== TEXT SEGMENT ==

Use evergreen boughs to mulch your bulb beds. This will prevent the soil from shifting and cracking.

Protect the bark of young trees from animals with wire or commercial tree-guard products. Shield evergreens from the sun with burlap screens or shade cloth shelters.

Stop fertilizing your roses in late summer and stop feeding them two months before you expect the first frost. Don't do any major pruning, and stop cutting blossoms. This will prevent new, tender growth that would be killed by the first frost.

Remove old mulch from around the roses and replace it with wood chips, shredded bark, or chopped leaves before the first hard frost. If rodents are an issue, wait until the ground freezes. Water the roses well.

After the ground freezes, add more mulch. For rose trees, surround them with four stakes, wrap burlap around the stakes, and fill it in with shredded leaves. Protect low rose bushes with cylinders made from cardboard, metal, or plastic or foam rose cones filled with shredded bark, paper, or leaves. Protect grafts (bud unions) and crowns of roses with loose soil, wood chips, shredded bark, or shredded leaves piled a foot high. Wrap climbing roses with burlap or lay them horizontally on the ground and cover them with leaves, wood chips, or soil.

== STORED DATA ==
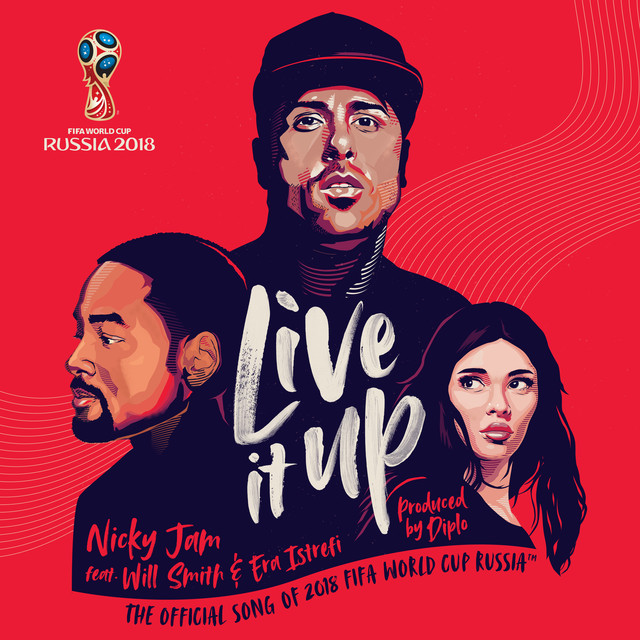 Nicky Jam featuring Will Smith & Era Istrefi — Live It Up (Official Song 2018 FIFA World Cup Russia) cover artwork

== WORK TASK A ==
Please retype the winter garden-care text from "Remove old mulch" up to and including "chips, or soil.".
== WORK TASK B ==
Render this sentence from the winter garden-care text in Spanish: "If rodents are an issue, wait until the ground freezes."
== WORK TASK C ==
Carry on writing the winter garden-care text from its final sentence.

== EXERCISE ANSWER A ==
Remove old mulch from around the roses and replace it with wood chips, shredded bark, or chopped leaves before the first hard frost. If rodents are an issue, wait until the ground freezes. Water the roses well.

After the ground freezes, add more mulch. For rose trees, surround them with four stakes, wrap burlap around the stakes, and fill it in with shredded leaves. Protect low rose bushes with cylinders made from cardboard, metal, or plastic or foam rose cones filled with shredded bark, paper, or leaves. Protect grafts (bud unions) and crowns of roses with loose soil, wood chips, shredded bark, or shredded leaves piled a foot high. Wrap climbing roses with burlap or lay them horizontally on the ground and cover them with leaves, wood chips, or soil.

== EXERCISE ANSWER B ==
Si los roedores son un problema, espera hasta que el suelo se congele.

== EXERCISE ANSWER C ==
Leaf mold will promote healthy soil by improving its texture, creating air spaces in the soil that allow roots to penetrate, improving the soil's ability to absorb moisture, creating populations of microbes that improve the soil's fertility, and allowing earthworms to thrive and convert the leaves to nutrient-rich castings.

To create leaf mold, set up a wire cylinder or other container, shred leaves, and use them to fill the cylinder. Damp leaves will decompose faster. Use the leaf mold as organic mulch to prepare your garden for the winter.

Fall is the time to begin to prepare your garden for the colder weather that will be coming soon. Taking the right steps now can help your garden flourish next spring.